In previous studies, miR-130b has been reported to cause various functional changes and induce tumorigenesis. miR-130b was shown to promotes migration and invasion in glioma [16, 28], esophageal cancer [17], bladder cancer [44], HCC [33], and Ewing sarcoma [18]. Moreover, miR-130b was shown to inhibit apoptosis in lung cancer [19], renal cell carcinoma [20], and glioma [27]. Several studies have shown that miR-130b contributes to angiogenesis in colorectal carcinoma [21] and chemoresistance in lung [23] and breast cancer [22]. In the present study, the oncogenic role of miR-130b was demonstrated using in vitro experiments.

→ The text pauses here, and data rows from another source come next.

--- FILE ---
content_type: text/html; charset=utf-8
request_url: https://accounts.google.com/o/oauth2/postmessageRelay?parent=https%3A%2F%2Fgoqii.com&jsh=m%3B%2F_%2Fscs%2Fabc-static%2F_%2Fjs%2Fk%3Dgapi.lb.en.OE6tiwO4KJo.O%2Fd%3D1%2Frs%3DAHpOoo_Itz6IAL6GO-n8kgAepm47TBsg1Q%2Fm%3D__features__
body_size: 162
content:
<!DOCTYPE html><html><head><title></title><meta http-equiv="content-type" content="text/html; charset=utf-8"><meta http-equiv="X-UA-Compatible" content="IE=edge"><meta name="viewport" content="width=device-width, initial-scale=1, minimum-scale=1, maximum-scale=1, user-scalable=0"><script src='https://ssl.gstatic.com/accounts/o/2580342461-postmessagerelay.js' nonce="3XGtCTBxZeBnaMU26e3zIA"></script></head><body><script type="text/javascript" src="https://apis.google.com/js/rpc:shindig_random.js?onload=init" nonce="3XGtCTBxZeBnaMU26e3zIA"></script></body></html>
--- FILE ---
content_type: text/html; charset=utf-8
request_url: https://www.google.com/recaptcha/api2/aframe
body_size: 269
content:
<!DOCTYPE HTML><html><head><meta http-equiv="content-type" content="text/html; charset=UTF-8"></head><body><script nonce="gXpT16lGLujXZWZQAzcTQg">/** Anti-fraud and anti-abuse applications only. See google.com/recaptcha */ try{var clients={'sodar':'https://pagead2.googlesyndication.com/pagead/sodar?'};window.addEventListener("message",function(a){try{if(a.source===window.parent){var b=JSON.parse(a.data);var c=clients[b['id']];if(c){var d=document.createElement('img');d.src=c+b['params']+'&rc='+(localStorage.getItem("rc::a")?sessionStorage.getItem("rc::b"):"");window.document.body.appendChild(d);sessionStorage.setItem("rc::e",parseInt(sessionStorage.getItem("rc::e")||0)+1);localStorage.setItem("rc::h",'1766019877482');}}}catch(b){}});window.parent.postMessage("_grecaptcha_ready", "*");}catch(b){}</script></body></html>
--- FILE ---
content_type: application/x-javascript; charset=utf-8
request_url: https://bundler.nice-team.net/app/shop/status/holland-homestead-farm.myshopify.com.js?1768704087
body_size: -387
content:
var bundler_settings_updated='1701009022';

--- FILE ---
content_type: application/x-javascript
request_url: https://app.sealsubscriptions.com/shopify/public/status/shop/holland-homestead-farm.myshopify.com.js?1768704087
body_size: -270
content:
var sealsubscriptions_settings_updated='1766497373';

Our results demonstrated that the upregulation of miR-130b significantly promoted the migration and invasion of lung adenocarcinoma cells, whereas miR-130b downregulation inhibited cell proliferation and migration.

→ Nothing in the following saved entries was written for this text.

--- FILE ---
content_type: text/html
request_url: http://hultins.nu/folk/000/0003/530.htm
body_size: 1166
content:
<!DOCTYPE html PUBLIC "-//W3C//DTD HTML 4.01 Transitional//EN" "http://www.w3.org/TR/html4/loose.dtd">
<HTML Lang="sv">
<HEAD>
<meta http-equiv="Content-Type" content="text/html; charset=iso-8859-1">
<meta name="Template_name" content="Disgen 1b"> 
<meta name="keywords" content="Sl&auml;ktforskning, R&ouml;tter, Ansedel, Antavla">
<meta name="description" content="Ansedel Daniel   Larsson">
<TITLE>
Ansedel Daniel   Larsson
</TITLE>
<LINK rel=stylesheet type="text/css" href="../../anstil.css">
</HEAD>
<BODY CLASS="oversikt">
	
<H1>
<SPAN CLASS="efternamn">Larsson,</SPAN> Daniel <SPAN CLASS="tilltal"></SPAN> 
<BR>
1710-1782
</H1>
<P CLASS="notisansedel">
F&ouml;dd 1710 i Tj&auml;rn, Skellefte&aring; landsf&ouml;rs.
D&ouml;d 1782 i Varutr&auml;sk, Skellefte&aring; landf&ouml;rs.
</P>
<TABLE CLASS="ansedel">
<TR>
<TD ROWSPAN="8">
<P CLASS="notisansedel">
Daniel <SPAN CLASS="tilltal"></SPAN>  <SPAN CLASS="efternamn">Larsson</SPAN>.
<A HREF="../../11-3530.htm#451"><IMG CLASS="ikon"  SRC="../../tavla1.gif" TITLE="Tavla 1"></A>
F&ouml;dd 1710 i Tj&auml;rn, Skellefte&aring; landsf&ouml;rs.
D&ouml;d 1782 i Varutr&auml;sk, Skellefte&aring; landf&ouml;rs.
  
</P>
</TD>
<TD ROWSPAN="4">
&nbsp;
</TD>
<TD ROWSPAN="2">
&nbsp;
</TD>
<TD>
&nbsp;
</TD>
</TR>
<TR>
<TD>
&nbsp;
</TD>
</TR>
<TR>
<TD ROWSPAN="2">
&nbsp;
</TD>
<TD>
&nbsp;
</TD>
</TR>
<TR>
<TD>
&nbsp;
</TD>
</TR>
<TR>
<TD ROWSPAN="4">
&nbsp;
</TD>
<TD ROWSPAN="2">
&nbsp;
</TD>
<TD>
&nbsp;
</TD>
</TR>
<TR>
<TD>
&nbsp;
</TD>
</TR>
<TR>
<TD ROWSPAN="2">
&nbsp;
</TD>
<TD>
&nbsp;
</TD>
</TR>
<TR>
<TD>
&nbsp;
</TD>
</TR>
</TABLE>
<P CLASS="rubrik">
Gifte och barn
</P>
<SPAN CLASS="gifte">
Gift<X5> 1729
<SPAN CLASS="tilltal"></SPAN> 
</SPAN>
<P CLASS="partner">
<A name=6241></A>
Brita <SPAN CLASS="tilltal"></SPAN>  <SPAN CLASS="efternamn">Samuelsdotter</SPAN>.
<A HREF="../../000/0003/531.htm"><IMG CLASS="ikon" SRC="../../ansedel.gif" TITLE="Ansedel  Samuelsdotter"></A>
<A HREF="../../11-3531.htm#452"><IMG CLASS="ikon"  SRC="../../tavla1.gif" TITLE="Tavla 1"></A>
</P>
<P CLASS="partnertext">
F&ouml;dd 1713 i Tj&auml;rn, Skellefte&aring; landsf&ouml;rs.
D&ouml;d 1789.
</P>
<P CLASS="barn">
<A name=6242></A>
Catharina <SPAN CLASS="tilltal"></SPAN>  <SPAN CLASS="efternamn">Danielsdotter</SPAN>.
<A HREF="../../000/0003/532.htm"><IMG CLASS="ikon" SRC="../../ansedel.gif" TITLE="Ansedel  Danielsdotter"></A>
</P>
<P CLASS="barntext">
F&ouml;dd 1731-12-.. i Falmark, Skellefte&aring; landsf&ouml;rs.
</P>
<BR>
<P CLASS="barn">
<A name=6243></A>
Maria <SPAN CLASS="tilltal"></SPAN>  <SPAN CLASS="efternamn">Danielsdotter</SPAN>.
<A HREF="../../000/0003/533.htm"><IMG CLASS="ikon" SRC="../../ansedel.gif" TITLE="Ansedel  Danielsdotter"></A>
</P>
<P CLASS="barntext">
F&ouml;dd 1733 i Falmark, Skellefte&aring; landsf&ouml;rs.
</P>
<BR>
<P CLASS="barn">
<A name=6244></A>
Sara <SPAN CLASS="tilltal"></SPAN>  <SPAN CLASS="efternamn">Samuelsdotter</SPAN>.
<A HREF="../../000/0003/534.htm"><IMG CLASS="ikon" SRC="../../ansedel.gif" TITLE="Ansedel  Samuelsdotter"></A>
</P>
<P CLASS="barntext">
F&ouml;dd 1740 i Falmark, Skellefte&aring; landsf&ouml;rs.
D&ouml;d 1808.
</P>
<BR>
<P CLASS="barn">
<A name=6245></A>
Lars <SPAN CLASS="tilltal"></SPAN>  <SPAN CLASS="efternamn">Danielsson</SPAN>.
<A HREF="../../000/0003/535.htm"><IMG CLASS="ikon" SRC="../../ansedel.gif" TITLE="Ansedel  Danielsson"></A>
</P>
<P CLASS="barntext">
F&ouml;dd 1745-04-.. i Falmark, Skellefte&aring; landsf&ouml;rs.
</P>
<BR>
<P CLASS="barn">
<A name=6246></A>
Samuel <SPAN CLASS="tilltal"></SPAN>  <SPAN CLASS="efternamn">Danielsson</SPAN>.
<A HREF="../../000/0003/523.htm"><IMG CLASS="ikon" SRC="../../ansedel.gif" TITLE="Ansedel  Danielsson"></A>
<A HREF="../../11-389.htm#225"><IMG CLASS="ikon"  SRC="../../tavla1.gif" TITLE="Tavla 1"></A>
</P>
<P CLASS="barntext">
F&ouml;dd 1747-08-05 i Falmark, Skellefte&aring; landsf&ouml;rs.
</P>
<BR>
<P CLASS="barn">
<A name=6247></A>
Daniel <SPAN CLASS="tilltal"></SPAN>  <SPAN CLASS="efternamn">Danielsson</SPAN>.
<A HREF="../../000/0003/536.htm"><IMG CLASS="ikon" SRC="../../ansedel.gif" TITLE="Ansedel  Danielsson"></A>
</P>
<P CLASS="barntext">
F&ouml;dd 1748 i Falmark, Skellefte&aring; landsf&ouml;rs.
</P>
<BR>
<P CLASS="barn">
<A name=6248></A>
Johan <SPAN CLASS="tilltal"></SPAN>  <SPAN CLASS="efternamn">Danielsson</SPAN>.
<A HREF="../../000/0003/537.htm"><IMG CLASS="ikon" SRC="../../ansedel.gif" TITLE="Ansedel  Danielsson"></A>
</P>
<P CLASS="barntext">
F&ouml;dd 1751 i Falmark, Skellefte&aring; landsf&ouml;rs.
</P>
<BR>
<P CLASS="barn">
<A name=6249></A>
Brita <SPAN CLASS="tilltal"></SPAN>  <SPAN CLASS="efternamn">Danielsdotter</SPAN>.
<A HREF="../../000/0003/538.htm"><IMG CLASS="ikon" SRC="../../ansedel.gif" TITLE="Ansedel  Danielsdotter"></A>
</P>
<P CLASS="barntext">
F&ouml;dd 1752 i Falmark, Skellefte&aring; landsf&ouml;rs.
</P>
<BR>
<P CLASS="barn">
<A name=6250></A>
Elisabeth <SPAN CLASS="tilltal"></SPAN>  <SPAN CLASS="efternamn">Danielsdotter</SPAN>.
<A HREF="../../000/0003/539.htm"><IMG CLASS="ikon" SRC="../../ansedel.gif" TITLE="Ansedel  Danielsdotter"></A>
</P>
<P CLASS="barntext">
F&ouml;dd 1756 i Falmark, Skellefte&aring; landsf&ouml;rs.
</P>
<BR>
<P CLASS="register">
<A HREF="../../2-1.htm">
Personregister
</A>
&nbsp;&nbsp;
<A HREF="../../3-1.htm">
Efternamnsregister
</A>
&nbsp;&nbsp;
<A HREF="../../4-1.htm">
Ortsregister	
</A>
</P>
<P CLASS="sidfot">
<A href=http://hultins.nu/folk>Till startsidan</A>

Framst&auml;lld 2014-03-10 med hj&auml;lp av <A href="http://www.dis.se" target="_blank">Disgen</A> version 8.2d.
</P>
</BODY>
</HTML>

Previous studies using clinical data have shown that miR-130b overexpression is correlated with aggressive phenotypes and poor prognosis in various cancers, including glioma [16, 29, 45], HCC [33, 46], lung cancer [19], and bladder cancer [44]. Moreover, high miR-130b expression was associated with advanced WHO grade or TNM stage in all above-mentioned cancers, except colon cancer. In addition, poor histologic grade and high miR-130b expression were found to be correlated in all cancers, while distant metastasis and miR-130b expression levels were significantly correlated in colon and lung cancers [19, 21]. In HCC, venous invasion was significantly associated with alpha-fetoprotein level, HBsAg, and high miR-130b expression [33, 46]. Moreover, in previous studies on glioma [16, 45] and HCC [46], Kaplan–Meier analysis showed that miR-130b expression had a significant influence on OS, and high miR-130b expression was correlated with poor prognosis.

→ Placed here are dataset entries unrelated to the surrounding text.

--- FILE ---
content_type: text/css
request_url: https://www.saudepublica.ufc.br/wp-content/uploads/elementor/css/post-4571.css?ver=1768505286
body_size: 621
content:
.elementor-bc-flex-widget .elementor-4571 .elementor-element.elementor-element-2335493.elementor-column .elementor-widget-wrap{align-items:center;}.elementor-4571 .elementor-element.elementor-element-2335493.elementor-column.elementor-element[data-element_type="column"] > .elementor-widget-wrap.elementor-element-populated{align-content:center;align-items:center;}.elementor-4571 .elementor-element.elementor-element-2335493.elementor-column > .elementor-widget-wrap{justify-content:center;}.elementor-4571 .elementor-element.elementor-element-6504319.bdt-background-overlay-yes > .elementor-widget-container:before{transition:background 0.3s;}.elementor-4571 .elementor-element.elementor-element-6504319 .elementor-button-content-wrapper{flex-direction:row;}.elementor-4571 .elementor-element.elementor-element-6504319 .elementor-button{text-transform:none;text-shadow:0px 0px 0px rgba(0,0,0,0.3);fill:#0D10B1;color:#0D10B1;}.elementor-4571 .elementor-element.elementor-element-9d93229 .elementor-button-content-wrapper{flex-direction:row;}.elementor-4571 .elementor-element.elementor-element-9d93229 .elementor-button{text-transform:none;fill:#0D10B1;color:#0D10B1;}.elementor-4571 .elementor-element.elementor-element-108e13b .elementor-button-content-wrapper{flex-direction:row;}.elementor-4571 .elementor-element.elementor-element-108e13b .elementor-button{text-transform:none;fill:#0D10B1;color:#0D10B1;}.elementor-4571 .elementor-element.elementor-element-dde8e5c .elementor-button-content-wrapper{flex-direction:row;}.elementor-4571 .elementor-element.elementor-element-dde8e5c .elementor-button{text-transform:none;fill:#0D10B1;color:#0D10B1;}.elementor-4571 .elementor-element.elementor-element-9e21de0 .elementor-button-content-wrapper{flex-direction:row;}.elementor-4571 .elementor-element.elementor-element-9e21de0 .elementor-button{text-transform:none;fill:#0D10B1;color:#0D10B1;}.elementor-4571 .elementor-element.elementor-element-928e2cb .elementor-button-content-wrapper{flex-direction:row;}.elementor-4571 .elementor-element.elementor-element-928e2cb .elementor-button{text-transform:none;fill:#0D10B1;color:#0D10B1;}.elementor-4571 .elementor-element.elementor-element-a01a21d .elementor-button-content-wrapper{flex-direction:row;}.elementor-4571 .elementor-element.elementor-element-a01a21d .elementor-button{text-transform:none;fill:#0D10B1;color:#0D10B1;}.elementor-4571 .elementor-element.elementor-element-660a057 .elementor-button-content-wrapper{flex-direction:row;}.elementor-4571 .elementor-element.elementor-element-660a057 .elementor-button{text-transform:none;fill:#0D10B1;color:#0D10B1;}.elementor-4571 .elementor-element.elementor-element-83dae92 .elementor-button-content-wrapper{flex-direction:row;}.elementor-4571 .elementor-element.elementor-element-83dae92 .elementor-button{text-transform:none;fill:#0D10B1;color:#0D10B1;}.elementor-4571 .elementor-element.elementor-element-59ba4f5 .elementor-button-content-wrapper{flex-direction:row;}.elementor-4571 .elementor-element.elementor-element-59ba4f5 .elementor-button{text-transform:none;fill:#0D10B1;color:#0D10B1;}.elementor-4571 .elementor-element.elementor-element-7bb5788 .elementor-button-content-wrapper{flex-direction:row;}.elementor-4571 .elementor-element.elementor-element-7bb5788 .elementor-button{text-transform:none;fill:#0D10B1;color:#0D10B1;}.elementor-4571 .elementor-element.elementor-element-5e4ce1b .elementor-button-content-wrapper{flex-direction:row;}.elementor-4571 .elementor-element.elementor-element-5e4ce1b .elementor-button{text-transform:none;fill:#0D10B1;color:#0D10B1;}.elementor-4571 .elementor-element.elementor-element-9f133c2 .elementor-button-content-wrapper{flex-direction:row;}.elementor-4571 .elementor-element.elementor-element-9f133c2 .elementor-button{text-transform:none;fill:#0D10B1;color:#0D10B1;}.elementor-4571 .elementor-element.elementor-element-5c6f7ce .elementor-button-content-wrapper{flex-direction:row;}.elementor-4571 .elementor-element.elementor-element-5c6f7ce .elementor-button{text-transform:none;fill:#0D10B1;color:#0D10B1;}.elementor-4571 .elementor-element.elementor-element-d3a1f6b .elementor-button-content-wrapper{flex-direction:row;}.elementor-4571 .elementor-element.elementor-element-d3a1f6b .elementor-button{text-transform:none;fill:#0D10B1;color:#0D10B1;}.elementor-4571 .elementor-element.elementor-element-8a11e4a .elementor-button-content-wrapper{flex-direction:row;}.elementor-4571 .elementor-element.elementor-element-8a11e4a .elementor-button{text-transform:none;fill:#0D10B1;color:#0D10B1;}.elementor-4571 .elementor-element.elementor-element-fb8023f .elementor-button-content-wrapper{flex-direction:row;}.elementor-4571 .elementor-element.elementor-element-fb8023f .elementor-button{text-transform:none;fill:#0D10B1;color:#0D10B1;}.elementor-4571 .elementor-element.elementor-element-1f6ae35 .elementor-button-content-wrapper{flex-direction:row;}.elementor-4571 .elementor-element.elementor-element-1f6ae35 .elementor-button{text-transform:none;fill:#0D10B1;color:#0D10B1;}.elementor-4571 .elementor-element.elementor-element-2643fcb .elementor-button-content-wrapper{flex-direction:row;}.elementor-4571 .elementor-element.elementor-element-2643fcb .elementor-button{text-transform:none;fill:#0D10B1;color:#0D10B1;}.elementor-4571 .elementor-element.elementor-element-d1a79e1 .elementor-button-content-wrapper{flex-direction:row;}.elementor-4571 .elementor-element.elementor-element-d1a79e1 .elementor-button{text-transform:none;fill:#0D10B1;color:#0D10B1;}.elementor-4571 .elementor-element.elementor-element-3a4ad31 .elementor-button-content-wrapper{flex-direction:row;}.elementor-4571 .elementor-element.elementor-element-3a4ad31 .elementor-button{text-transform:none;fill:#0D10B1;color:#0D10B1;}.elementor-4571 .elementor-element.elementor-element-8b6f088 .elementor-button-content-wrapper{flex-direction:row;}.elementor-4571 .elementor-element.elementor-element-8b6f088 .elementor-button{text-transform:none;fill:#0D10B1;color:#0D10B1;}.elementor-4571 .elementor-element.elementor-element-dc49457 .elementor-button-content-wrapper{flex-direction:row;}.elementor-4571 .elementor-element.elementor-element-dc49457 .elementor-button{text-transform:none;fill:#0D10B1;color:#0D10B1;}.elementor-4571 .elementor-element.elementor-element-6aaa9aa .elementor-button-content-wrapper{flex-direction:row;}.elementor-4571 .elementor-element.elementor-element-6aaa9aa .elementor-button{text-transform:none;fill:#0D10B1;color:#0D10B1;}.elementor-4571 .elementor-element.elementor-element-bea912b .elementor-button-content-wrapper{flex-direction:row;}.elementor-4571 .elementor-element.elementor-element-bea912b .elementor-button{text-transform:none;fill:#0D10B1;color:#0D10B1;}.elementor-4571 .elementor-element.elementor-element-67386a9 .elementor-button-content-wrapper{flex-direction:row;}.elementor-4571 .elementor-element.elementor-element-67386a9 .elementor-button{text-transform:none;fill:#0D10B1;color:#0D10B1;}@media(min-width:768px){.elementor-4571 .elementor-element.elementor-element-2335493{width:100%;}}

In the present study, high miR-130b expression was found to be significantly correlated with higher histologic grade, advanced pT stage, advanced AJCC stage, and lymph node metastasis. Furthermore, the DFS and OS of the high miR-130b expression group were significantly shorter than those of the low miR-130b expression group. In a multivariate Cox model, high miR-130b expression was found to be an independent poor prognostic factor of DFS. Therefore, our results support the notion that miR-130b might serve as a novel prognostic biomarker for lung adenocarcinoma. The survival curves from TCGA data are different from those of our cohort. According to the TCGA data, high miRNA-130b expression was associated with shorter DFS in only stage I cases. The patient outcome could be affected by several factors, such as follow-up period of cohort, patient’s ethnicity, and method detecting miR-130b expression level. The ratio of each AJCC stage were similar with our cohort, however, the patient follow-up period of our cohort was much longer than that of TCGA data (mean follow-up period, 40.78 months vs. 20.93 months) and only Korean from single hospital was enrolled in our cohort. MiRNA expression level evaluated by next-generation sequencing technique for TCGA cohort and polymerase chain reaction for our cohort. Since this study only evaluated the miR-130b level in the patients with adenocarcinoma only, further studies with large cohort, including patients with other types of lung cancer, such as squamous cell carcinoma and small cell carcinoma, are needed.

Many studies indicated that miRNA can be a novel therapeutic target for human cancer. For miRNAs with oncogenic function, potential therapies include anti-miRNA oligonucleotides, miRNA sponges, miRNA masking, and small molecule inhibitor [47]. Several miRNA-targeted therapeutics have reached clinical development. The first miRNA-targeted therapy, MRX34 has started clinical trial for liver cancer in 2013 (NCT01829971) and miR-16-based therapy is currently under phase I clinical trials for patients with advanced non-small cell lung cancer (NCT02369198).

In conclusion, in this study, we highlighted the oncogenic role of miR-130b in lung adenocarcinoma and its significant correlation with adverse clinicopathologic parameters and poor patient outcome. Our data suggest that miR-130b may serve as a potential therapeutic target as well as a new prognostic biomarker of lung adenocarcinoma.